Records of scene-based questions
+--

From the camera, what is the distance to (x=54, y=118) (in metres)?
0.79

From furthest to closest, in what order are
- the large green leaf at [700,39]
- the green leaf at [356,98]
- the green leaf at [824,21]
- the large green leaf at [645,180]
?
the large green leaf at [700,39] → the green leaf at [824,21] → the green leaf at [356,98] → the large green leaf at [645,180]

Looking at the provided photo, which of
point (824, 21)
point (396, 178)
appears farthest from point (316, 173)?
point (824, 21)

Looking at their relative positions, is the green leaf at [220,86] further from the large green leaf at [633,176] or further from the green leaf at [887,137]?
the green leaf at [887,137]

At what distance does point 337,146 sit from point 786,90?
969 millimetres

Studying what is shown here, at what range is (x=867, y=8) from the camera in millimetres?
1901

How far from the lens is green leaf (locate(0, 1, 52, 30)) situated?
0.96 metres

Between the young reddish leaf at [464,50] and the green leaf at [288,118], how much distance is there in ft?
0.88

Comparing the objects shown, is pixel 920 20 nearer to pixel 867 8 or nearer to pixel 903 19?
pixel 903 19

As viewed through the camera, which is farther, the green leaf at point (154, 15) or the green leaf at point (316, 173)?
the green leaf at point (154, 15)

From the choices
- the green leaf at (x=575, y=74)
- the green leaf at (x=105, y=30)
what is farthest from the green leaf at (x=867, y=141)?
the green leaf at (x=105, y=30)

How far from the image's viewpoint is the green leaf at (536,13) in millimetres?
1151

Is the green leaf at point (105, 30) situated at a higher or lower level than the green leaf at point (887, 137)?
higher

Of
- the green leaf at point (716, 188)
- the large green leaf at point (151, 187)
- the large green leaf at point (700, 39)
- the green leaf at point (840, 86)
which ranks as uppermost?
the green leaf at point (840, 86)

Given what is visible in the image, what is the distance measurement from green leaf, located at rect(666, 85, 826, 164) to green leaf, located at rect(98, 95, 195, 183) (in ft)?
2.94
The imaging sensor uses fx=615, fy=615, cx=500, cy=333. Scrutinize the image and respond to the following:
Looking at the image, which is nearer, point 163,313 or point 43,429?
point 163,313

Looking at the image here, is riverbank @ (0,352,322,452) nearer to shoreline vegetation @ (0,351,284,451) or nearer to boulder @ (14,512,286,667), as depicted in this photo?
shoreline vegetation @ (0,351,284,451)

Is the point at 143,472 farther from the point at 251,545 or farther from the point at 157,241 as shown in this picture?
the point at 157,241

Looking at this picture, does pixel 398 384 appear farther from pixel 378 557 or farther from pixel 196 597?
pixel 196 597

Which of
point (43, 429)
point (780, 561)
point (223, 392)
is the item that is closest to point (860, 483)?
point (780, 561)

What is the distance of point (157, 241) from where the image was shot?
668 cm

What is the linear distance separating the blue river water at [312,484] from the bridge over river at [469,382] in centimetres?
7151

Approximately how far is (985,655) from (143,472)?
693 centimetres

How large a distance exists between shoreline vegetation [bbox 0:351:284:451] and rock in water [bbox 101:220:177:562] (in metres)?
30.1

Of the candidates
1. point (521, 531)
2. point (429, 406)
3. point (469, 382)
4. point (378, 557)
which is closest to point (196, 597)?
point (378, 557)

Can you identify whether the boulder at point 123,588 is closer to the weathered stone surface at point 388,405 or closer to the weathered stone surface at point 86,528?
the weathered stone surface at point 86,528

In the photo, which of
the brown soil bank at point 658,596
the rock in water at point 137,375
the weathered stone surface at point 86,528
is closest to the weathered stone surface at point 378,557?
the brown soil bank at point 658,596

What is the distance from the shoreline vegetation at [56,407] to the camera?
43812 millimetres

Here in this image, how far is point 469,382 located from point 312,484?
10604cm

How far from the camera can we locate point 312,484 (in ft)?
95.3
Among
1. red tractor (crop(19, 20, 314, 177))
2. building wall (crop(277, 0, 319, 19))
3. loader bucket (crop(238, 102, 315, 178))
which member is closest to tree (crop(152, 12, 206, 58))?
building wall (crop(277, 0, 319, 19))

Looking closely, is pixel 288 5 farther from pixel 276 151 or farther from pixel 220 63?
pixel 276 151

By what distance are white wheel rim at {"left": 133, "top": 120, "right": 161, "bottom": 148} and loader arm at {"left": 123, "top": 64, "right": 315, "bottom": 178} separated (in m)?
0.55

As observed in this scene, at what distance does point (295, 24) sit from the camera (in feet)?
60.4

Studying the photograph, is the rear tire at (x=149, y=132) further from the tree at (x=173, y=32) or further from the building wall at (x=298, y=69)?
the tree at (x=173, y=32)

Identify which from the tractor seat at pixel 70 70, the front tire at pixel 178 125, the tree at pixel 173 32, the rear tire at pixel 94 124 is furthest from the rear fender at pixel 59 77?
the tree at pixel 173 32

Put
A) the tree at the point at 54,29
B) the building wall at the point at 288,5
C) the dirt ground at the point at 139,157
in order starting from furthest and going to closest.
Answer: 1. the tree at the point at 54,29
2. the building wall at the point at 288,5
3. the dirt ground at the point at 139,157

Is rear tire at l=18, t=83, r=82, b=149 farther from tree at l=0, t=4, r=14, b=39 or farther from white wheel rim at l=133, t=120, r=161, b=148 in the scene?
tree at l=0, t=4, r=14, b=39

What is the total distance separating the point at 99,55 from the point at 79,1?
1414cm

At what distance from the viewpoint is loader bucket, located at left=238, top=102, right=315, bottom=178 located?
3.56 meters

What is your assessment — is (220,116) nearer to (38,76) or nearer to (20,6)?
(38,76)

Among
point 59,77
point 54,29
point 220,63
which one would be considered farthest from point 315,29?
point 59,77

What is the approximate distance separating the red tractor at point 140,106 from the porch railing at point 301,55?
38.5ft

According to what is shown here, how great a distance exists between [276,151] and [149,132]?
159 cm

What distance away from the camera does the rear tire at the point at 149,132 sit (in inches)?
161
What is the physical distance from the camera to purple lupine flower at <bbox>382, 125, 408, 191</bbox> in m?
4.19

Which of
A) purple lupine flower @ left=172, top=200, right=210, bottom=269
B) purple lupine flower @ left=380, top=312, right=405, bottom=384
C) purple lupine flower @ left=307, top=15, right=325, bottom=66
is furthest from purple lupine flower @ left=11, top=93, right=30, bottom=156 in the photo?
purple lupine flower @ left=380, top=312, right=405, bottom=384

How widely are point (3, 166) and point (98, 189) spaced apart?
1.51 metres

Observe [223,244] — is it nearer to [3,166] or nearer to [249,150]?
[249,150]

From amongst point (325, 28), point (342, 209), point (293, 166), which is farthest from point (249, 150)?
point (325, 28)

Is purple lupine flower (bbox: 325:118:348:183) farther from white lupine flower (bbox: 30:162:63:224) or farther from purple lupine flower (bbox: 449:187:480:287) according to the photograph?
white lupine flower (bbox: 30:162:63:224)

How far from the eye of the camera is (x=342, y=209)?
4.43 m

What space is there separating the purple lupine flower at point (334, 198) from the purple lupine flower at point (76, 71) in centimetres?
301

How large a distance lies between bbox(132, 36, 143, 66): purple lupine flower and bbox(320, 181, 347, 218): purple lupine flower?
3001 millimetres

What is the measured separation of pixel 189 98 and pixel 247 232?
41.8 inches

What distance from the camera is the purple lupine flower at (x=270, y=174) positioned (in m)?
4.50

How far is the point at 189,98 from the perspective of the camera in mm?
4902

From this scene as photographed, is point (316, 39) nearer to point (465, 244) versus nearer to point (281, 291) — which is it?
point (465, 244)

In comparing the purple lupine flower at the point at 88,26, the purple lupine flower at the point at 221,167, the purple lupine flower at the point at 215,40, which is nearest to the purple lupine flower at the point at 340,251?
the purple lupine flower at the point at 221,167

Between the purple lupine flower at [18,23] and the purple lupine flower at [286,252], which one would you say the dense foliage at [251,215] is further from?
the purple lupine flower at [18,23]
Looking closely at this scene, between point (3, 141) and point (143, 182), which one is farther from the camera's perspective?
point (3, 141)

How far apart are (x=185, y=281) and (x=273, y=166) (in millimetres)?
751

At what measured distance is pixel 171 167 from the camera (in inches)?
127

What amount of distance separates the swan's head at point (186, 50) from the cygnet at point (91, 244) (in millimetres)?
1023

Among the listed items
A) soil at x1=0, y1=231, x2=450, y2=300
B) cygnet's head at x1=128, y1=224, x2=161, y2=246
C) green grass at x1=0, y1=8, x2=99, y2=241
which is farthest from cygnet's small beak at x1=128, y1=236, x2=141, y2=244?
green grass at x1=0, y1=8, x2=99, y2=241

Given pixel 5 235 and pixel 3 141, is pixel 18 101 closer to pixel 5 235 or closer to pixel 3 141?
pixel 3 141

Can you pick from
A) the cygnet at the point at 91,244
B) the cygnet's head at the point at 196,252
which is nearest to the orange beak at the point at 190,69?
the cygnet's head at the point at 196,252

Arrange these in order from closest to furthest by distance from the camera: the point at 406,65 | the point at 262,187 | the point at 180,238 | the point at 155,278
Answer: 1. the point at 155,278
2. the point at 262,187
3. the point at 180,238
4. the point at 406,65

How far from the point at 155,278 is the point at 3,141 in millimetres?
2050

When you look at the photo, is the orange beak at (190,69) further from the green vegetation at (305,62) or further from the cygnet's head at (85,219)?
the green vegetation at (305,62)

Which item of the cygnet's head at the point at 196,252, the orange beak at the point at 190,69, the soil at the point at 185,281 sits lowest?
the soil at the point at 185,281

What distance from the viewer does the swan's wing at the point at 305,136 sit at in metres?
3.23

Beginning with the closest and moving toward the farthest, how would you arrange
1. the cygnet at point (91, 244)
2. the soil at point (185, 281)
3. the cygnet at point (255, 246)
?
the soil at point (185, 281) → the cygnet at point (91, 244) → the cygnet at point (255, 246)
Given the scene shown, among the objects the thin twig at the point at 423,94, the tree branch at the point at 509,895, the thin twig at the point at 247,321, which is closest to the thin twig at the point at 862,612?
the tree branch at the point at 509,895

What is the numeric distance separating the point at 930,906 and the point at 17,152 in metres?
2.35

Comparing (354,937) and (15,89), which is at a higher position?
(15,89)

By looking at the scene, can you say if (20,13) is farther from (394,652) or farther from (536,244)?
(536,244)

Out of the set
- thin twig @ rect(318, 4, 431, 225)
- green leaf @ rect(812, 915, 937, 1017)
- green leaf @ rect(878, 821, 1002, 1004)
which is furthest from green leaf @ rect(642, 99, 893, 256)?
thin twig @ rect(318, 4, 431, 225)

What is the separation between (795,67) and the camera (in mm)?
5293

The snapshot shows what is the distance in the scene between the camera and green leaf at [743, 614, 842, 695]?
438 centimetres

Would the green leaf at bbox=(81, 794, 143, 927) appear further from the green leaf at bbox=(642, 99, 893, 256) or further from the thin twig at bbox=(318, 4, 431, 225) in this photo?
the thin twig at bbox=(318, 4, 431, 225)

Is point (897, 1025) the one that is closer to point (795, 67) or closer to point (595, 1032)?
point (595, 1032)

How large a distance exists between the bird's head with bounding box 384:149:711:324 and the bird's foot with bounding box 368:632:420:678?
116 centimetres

+--

Short task. All lines from the one that contains "Given the scene" through the end of the material are to be quoted exactly, with both ends included.

Output for this task.
Given the scene shown, among the objects the thin twig at the point at 423,94, the tree branch at the point at 509,895, the thin twig at the point at 247,321, which is closest to the thin twig at the point at 862,612?
the tree branch at the point at 509,895

What is the numeric distance separating the point at 930,906 and the point at 17,152 in metres?
2.35

Comparing (354,937) and (15,89), which is at a higher position?
(15,89)

By looking at the scene, can you say if (20,13) is farther from (394,652) or farther from (536,244)?
(536,244)

Out of the set
- thin twig @ rect(318, 4, 431, 225)
- green leaf @ rect(812, 915, 937, 1017)
- green leaf @ rect(878, 821, 1002, 1004)
which is furthest from green leaf @ rect(642, 99, 893, 256)?
thin twig @ rect(318, 4, 431, 225)

What is the separation between (795,67) and the camera (in mm)?
5293

The snapshot shows what is the distance in the scene between the camera and green leaf at [743, 614, 842, 695]?
438 centimetres

Would the green leaf at bbox=(81, 794, 143, 927) appear further from the green leaf at bbox=(642, 99, 893, 256) or further from the thin twig at bbox=(318, 4, 431, 225) in this photo?
the thin twig at bbox=(318, 4, 431, 225)

Is point (897, 1025) the one that is closer to point (795, 67) or closer to point (595, 1032)?
point (595, 1032)

How large a distance exists between the bird's head with bounding box 384:149:711:324 and the bird's foot with bounding box 368:632:420:678?
116 centimetres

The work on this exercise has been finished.